The factory filter is one of the best filters you can run. I have to agree that you must of had a very dirty filter. Glad you're happy with the BMC. Don't know how much crap the BMC is going to let get inside your baby. It might be a good filter I don't know.
 
go to a tuner w/ a dyno and get a custom map for YOUR setup. You should feel even more of a difference.
 
no they are not that bad, yours was due to dirt probably..
Like Biscuit said...it was a combo of a REALLY dirty filter (15k miles??), which will really hurt performance, and adding a very free flowing filter, which can noticeably help throttle response and performance. BMC's do have a noticeable effect..but not quite as dramatic as you experienced :laugh:
 
Just keep in mind you put a race filter in there. As in designed for track use. So might want to just change it a little more often that if you were to use a normal K&N/Pipercross/BMC filter.

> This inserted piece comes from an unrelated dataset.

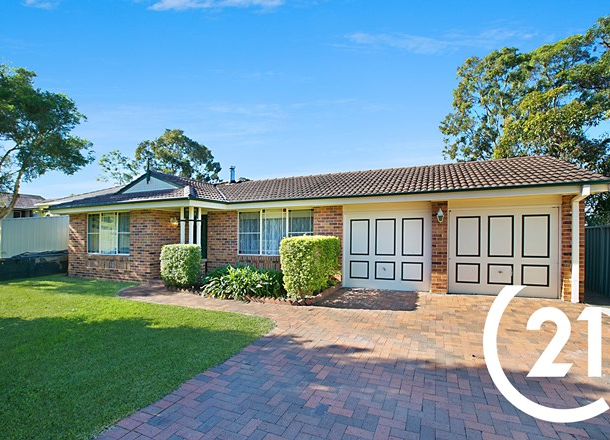 4 Sequoia Street, Medowie NSW 2318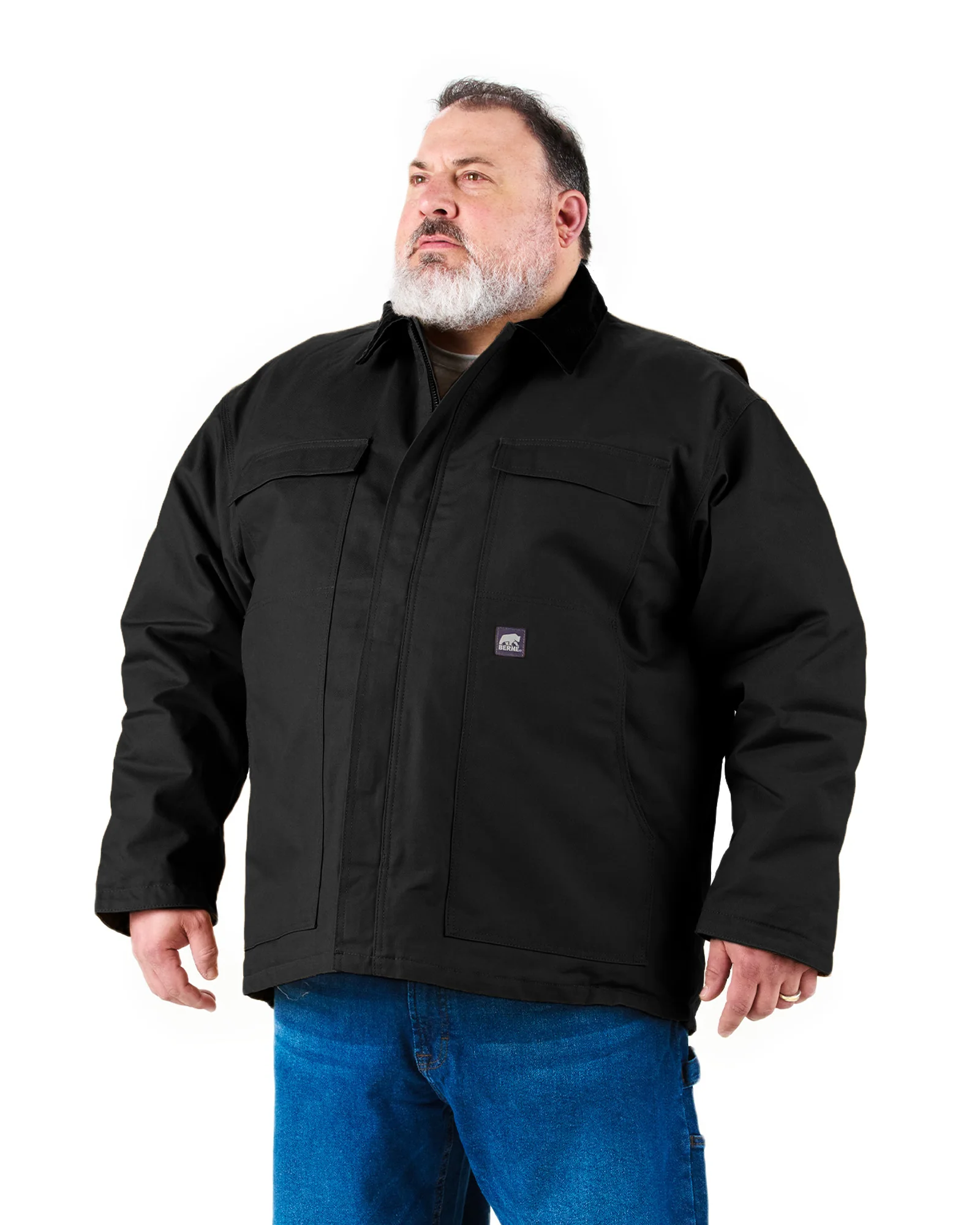 Heritage Duck Chore Coat - Image 10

I've shipped a couple race filters out here and there, but ya always want to do that gentle reminder about that to anybody I ship one of those to. Stock the K&N & Pipercross.
 
Restriction of a motor's breathing due to dirty, long-use, stock filter is like having asthma to a motor. A motor is a big, combustion assisted air pump. No air in, no air to pump, low air out. Open the bronchials of said motor's lungs, and more air in, more air to pump, more air out.....MORE HORSEPOWER, and much better throttle-response. 15K is a long ways on a filter depending on environment.... :oldcool:
 
i had decel pop on my 06 till I did a pair valve mod. that made all the diff in the world on how she idled ran everything and no more pop. I have 2brothers slip ons....Also looked up alot of info on airfilters and when I got tired of looking up info the bottom line I came up with is that stock is best for filtration. just my 2
 
i had decel pop on my 06 till i did a pair valve mod. That made all the diff in the world on how she idled ran everything and no more pop. I have 2brothers slip ons....also looked up alot of info on airfilters and when i got tired of looking up info the bottom line i came up with is that stock is best for filtration. Just my 2

+1, oem
 
How much do you pay for custom maps in your area? the supposedly good guy here charges around 300 bucks.

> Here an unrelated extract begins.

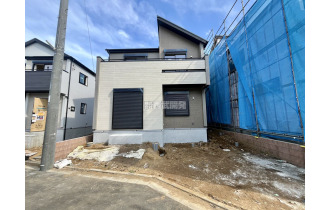 【外観】物件写真　令和8年8月1日　撮影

L&L Motorsports charges $200 to $250, but on his portable dyno that he brings to the racetrack. Cyclemall.net/Catalyst REaction suspension Tuning just bought a new dyno and they'll be charging $300 for their services, once it's up and running.
 
my airbox has been completely gutted. my filter doesnt even cover the entire hole. i have a filter in there anyway to catch any tiny pebbles that may make their way in there but that aint never happened.
 
I use to have a Suzu 109. Most everyone was saying you'd get maybe a few HP from a K-N filter, and that would be tops.

I started experimenting with K-N, modified K-N's, doubling, tripling, and the rolling up my own.

The OEM filters are about 60 ish CFM each, or 120 per set for the bike. Stock K-N are about 143 each/286 a set. My first mod'ed K-N's (doubles) had 470 CFM. After some itterations I ended up with a mod'ed DIY single K-N filter with 60 CFM plus.

Each time the air flow increase, the HP/TQ did as well. Up to the max of the 760 CFM, which equaled no air filter.

I suspect the Haya's are a closely maxed engine, OEM, but your nice surprise at the change to another (almost free flow) filter is great, and expected.

Congrats.
 
I swapped to a K&N filter for the quality and being able to clean it. Not for the HP. You might see 1-3hp difference, but you won't feel it. You can run the BMC, just stay on top of it and check it once a month.
 
Just keep in mind you put a race filter in there. As in designed for track use. So might want to just change it a little more often that if you were to use a normal K&N/Pipercross/BMC filter.

I've shipped a couple race filters out here and there, but ya always want to do that gentle reminder about that to anybody I ship one of those to. Stock the K&N & Pipercross.


Just to clarify, you don't have to change the filter you need to wash it and recharge it with the cleaning and recharging oil. I am running a BMC race and although I think they said to clean and recharge at 15,000 kilometers I clean mine about every 2500 miles. As stated they do not have a huge suspension factor but they sure make the bike breath a whole lot better. This and the airbox mod made a huge difference.